Problem statement
Return exactly the lines that run from the one containing "How far away is the snow" to the end of the entries, with both ends included.

(Spatial relationship records)
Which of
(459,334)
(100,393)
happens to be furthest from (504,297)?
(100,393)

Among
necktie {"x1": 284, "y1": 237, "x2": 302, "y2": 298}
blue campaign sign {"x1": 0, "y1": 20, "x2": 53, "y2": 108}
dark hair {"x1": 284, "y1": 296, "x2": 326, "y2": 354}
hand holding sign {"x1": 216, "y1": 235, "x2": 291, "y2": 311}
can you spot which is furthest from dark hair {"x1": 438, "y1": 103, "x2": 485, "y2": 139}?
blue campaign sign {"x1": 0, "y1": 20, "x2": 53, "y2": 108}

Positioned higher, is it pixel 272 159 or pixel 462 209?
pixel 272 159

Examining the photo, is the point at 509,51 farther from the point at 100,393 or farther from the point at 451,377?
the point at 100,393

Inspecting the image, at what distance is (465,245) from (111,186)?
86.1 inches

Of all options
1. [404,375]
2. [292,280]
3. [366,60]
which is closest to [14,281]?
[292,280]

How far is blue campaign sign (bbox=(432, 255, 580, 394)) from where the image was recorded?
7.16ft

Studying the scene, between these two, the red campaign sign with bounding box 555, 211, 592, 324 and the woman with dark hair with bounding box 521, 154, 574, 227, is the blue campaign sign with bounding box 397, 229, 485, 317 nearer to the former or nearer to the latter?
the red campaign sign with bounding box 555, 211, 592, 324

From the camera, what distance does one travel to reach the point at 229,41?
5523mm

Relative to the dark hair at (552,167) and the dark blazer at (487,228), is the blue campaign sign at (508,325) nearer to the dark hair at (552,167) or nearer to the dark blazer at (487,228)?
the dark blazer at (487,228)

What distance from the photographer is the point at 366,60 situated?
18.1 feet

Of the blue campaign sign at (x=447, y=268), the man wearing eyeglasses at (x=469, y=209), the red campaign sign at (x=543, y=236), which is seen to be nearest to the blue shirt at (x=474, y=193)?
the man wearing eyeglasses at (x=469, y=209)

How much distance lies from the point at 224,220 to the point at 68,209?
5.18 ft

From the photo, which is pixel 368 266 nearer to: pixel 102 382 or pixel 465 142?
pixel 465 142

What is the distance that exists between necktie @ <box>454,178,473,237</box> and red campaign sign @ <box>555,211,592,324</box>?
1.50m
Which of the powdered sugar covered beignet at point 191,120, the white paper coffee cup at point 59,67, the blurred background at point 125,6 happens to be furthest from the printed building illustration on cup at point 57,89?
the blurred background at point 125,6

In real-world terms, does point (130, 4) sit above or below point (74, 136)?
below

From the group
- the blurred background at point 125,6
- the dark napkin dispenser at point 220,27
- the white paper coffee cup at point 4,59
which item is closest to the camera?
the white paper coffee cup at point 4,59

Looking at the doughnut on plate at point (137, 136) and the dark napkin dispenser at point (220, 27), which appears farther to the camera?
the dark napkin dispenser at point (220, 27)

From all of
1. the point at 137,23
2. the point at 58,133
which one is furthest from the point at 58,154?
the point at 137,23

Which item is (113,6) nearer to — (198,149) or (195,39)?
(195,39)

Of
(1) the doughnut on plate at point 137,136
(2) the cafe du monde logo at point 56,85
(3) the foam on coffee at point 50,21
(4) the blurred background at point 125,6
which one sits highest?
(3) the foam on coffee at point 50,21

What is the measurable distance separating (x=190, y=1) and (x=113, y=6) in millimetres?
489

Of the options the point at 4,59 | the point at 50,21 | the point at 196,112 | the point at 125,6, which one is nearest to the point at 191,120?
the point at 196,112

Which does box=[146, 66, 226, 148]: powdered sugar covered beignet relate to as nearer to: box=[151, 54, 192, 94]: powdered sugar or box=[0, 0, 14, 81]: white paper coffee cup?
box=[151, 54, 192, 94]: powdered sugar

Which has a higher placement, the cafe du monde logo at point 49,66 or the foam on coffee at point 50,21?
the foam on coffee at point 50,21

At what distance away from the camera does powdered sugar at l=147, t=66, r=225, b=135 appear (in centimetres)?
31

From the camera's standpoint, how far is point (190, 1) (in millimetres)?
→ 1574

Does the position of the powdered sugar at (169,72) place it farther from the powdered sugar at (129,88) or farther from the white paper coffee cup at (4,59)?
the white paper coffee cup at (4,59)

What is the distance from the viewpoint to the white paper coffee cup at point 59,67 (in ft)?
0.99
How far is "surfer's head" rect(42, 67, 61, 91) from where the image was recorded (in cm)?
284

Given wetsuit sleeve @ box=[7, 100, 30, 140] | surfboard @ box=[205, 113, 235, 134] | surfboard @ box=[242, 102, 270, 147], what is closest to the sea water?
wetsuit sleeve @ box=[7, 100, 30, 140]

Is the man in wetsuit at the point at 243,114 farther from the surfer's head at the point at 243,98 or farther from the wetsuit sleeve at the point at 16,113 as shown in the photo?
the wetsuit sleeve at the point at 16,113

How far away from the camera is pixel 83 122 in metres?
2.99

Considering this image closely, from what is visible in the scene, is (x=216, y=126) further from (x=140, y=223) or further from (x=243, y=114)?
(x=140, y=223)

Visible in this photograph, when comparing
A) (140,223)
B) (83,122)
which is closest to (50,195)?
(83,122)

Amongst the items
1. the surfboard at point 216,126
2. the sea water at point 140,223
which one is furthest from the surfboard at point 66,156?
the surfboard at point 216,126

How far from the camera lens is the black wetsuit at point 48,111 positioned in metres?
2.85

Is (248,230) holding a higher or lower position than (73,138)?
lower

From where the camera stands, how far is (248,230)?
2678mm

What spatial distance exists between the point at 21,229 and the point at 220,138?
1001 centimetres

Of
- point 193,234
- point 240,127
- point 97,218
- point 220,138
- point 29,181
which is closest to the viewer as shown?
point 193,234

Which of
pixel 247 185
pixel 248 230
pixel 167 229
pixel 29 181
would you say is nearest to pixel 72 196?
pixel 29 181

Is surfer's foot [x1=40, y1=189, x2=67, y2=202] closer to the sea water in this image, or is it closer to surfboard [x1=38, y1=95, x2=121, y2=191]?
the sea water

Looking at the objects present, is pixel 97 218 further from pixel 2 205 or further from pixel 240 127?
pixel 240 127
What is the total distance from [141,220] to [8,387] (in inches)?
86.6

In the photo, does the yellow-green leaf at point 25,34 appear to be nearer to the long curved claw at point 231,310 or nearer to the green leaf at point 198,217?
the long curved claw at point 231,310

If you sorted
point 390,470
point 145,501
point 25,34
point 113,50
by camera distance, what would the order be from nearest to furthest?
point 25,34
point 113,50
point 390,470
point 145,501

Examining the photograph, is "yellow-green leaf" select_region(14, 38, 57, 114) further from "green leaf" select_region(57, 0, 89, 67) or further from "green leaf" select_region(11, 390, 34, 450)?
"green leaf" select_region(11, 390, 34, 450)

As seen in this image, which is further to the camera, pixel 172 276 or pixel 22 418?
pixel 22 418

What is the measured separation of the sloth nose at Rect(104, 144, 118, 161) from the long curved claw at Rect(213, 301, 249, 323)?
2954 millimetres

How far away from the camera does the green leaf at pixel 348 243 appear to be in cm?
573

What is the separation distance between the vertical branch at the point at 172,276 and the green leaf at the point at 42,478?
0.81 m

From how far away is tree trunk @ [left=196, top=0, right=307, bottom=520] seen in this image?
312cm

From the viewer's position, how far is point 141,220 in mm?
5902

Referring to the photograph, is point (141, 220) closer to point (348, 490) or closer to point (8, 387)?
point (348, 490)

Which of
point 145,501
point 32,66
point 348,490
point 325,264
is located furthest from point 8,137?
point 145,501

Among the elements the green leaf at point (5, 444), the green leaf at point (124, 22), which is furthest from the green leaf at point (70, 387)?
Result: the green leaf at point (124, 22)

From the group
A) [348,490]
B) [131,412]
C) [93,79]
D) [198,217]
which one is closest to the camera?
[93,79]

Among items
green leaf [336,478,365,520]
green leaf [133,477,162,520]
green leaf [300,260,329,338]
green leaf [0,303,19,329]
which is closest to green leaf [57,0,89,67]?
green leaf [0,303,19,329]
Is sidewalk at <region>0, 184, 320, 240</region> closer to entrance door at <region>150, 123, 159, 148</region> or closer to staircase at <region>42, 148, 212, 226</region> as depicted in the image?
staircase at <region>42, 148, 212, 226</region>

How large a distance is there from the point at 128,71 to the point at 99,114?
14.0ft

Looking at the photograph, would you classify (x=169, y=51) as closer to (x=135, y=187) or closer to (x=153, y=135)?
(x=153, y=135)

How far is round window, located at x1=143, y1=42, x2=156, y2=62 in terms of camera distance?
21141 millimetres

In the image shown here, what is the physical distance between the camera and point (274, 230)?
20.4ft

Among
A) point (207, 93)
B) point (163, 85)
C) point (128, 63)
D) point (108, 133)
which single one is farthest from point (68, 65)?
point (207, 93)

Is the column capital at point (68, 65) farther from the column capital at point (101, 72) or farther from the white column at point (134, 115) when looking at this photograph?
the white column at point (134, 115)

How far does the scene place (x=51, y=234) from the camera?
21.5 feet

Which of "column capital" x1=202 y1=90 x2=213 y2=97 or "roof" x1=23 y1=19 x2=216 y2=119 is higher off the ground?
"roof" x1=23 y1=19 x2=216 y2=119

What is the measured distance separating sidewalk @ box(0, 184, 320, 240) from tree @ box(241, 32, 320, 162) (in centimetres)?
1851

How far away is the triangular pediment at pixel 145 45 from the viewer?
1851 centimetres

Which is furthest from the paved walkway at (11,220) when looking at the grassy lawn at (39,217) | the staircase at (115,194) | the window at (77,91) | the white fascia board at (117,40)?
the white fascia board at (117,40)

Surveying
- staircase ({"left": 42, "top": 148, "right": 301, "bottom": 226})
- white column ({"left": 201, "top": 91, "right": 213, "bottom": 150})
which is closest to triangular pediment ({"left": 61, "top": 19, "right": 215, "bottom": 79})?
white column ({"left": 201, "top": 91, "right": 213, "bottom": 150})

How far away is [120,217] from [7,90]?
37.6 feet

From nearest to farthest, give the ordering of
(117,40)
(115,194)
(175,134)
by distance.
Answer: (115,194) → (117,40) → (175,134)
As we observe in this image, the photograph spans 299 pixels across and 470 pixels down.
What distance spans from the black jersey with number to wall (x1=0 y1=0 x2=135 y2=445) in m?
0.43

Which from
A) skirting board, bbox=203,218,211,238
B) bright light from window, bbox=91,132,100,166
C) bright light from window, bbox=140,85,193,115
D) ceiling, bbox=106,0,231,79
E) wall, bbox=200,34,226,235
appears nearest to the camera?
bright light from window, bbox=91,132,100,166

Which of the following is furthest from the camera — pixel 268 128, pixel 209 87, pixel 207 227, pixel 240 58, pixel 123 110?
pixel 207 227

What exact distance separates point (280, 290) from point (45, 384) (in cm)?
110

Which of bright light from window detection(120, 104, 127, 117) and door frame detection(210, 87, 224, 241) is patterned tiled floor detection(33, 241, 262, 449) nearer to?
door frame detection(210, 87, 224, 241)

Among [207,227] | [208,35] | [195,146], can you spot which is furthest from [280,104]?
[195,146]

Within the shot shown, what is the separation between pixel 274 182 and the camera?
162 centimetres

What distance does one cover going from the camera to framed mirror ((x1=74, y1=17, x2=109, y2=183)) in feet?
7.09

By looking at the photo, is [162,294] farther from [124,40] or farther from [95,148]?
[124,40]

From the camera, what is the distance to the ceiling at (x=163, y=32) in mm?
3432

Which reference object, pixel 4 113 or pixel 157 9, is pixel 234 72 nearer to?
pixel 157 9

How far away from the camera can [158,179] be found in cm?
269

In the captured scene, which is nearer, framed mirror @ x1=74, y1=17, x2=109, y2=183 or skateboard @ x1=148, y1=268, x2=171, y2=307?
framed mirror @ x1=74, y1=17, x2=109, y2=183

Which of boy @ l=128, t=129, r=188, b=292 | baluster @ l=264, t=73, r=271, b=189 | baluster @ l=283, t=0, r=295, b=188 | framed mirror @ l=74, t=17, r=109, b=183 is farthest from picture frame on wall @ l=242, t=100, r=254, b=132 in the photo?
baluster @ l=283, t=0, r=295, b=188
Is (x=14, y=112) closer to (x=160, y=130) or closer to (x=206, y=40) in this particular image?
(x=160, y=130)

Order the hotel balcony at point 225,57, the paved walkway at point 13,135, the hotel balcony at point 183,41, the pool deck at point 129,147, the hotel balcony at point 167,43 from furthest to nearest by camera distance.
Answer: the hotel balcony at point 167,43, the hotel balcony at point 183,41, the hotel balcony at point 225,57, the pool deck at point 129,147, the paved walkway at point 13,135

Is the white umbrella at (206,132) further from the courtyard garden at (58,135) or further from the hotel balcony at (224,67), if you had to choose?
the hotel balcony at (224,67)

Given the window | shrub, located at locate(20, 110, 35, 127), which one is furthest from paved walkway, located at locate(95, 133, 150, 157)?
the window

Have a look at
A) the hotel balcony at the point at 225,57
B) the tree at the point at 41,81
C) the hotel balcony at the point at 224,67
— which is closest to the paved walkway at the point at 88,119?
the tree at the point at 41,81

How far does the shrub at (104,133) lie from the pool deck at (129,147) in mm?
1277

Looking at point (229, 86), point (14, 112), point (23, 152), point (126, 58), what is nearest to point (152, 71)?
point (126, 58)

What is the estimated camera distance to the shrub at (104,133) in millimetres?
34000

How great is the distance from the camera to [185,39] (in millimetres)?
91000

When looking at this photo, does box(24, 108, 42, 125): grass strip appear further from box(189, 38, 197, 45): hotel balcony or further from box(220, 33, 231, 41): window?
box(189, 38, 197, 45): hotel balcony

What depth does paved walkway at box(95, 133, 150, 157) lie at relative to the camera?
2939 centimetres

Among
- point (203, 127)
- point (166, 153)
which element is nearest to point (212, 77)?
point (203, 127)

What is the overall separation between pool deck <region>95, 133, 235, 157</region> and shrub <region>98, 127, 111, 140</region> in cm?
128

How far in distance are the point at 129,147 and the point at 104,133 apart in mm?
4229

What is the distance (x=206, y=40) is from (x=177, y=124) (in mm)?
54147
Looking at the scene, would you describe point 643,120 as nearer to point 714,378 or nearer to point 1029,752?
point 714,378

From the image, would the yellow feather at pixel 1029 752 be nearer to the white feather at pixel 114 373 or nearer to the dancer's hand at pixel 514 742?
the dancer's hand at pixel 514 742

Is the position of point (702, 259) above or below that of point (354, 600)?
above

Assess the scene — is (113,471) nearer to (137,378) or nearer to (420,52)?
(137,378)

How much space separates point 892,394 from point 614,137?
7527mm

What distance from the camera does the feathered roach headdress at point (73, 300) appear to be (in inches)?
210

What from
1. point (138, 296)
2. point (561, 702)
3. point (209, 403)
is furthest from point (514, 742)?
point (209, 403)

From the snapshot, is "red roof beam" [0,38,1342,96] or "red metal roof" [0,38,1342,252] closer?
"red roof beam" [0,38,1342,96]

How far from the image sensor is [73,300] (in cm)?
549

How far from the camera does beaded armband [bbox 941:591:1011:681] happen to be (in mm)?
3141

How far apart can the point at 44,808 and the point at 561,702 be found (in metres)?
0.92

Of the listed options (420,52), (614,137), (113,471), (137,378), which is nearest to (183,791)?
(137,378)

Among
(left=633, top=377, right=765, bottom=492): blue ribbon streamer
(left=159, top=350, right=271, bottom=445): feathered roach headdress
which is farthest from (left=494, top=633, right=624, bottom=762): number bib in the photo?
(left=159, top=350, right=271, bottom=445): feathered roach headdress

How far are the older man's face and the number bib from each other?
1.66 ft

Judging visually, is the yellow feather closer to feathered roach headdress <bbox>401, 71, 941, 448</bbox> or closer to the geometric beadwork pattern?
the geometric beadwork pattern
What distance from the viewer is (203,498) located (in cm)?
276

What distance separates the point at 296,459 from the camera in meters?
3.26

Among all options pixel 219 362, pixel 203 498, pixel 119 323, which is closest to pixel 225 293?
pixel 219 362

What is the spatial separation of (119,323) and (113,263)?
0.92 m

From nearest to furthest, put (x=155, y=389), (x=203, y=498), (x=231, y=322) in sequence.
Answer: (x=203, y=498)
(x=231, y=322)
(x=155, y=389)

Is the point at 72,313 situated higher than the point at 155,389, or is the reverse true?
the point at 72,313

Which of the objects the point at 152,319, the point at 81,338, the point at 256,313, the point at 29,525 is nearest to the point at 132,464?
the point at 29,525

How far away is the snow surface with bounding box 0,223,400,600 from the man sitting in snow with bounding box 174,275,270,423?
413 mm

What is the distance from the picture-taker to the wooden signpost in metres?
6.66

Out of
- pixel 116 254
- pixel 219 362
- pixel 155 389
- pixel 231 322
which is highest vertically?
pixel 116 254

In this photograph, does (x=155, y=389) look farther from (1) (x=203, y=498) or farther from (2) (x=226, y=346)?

Output for this task
How far away is the snow surface with bounding box 0,223,400,600 from the man sitting in snow with bounding box 174,275,270,423?
413 mm

What is the distance from the picture-taker to the wooden signpost in metres?
6.66

Out of
- pixel 116 254
- pixel 219 362
- pixel 155 389
- pixel 231 322
which is highest vertically?
pixel 116 254

In this photograph, does (x=155, y=389) look farther from (1) (x=203, y=498) or farther from (2) (x=226, y=346)?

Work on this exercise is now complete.